Gez, gör, keşfet. Sergileri, müzeleri, tiyatro sahnelerini, bir köy okulunu, dağ zirvesini, patlak bir sokak lambasının altından yıldızları,bir şehrin en ücra köşesini, bir şehrin en işlek caddesini keşfet ve öğrenebileceğin hikayeler ara.
Sporu bırakma! İddia ettiğin gibi 2 baklavan da yok kusura bakma! Aman baklavan da olmayıversin. Sporun verdiği enerji, sağlık, tatmin duygusu ve disiplin karın olsun yanına.
Oku, oku, oku! Gazete küpürü, kitap, tiyatro metni, mobilya kurma kılavuzu ne bulursan değil ama sana bir şeyler katacak, zihnini açacak ne varsa oku.
Sorumluluk almaktan kaçma. Hayatını edilgen bir özneyle yaşama. Başarılarına sarıl, başarısızlıklarına daha sıkı. Seni sen yapan şeyler doğruların kadar hatalarında. Hem hata dediğimiz şey kime göre ve neye göre hata?
Yanlış bir alışkanlık kazandığını fark ettiğinde değişmek için çabala. Bu yanlış alışkanlıkları fark ettiğinde toplumun geliştirdiği normlardan gelenlerin olduğunu da fark edeceksin. Onları sen koymadın tek başına değiştiremezsin ama farkında olanlarla birleşerek karşılarında durduğunda sarsılacaklarını göreceksin.
Çok şükür kız çocukları okula gitmez kadın dediğin çalışmaz diye büyük engeller koyan bir ailede büyümedik biz, sert kayalar konulmadı yolumuza ama ufaklı büyüklü birçok çakıl taşı da yok diyemeyeceğim. Bunu senin de görerek büyüdüğünü biliyorum. Umarım kendi hayallerine konulan engelleri ve bu engellerin insanın heveslerine nasıl ket vurduğunu görerek yanında yürüyen kadınların yollarındaki taşları önünden kaldırıp atmasına yardımcı olursun. Böylece günün birinde sert bir kaya ile çarpıştığında yanında bir itici güç daha bulabilirsin. Engel koyduğun tek yer hayallerin önüne konulan engeller olsun.

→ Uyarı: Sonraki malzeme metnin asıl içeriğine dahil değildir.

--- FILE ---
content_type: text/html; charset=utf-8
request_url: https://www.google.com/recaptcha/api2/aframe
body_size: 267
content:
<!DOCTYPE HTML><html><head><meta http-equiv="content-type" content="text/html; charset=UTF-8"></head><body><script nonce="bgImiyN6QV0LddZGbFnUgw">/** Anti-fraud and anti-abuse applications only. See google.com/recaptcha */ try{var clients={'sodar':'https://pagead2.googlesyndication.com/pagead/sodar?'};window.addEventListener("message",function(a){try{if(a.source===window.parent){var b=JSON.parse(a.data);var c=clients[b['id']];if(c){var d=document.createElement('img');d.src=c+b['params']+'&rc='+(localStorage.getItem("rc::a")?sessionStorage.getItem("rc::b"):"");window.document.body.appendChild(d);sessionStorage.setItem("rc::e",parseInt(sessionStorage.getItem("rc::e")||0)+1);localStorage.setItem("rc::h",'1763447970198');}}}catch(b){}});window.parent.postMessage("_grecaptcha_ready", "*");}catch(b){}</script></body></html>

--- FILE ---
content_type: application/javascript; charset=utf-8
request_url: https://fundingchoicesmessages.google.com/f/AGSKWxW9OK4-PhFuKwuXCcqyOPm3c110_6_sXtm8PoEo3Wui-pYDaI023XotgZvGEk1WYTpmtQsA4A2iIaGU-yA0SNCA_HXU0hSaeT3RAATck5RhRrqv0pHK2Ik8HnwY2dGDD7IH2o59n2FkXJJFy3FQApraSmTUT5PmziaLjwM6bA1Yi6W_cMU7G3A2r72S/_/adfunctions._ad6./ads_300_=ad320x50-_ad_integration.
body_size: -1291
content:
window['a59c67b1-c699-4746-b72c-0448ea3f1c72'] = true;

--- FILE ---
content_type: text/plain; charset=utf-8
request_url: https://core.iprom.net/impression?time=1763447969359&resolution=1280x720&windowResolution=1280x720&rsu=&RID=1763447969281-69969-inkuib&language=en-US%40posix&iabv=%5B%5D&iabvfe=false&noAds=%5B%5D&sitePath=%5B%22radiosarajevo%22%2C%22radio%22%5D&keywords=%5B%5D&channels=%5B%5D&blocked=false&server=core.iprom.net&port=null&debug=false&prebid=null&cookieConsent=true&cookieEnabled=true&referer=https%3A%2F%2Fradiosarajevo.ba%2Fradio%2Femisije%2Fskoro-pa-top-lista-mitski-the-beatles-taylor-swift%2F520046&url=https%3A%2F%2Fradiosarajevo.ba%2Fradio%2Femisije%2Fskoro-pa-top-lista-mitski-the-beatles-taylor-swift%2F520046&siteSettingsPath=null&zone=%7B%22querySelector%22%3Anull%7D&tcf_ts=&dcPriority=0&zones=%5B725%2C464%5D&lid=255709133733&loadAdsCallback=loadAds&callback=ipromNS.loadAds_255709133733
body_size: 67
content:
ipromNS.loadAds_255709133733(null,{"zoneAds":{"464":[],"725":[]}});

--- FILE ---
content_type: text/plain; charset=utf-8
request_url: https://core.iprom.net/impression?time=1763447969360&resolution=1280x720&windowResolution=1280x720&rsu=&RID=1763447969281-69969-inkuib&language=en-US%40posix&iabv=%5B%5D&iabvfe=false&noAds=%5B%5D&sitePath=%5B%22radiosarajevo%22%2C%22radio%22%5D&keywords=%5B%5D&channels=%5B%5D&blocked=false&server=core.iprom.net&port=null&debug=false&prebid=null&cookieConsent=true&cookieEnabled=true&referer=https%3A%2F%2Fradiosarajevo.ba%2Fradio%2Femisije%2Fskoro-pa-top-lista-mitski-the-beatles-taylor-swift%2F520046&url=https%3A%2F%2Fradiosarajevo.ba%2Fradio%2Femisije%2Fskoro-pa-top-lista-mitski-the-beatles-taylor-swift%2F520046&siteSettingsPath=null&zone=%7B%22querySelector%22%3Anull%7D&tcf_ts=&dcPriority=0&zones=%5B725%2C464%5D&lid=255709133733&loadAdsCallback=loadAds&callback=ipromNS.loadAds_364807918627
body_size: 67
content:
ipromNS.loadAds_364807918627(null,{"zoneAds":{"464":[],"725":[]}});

Erkek adam ağlar Umut, çünkü erkek adamlar da insandır. Böyle bir ayrım var olmuş olsaydı göz pınarları sadece kadın bedenini donatıyor olurdu. Erkek adam dans eder, eğer edemeseydi müziği duyduğunda durdurmaya çalıştığı kıpırtılar vücudunu kaplayabilir miydi? Erkek adam sakız da çiğner, kahkaha da atar, yemek de yapar ve bunları yaparken testosteron üretiminde bir azalma olmaz.
Güçlü olmak güzel şey insan ayaklarının altında o sert betonun varlığını hissetmek ister ama her an ayakta durduğunu düşünsene? Yorulur insan be! Hele ki sen!
Yorulduğun anlar da olacak elbet böyle anlarda güçsüzüm değil, yoruldum demeyi öğren. Uzat ayaklarını, sana söz yorgun olduğunda ayaklarını dizlerime uzatmana laf etmeyeceğim hatta istersen sana güzel hikayeler bile anlatabilirim.
Ayırma, kayırma, yalan söyleme, arkadan iş çevirme, enerjini boşa harcama, durma, motivasyonunu sömürenlerin yanında vaktini boşa harcama, farkında ol, bir şeyleri değiştirmek için çabala,varlığınla Umut ol çünkü unutma sen benim geleceğe dair en büyük umudumsun.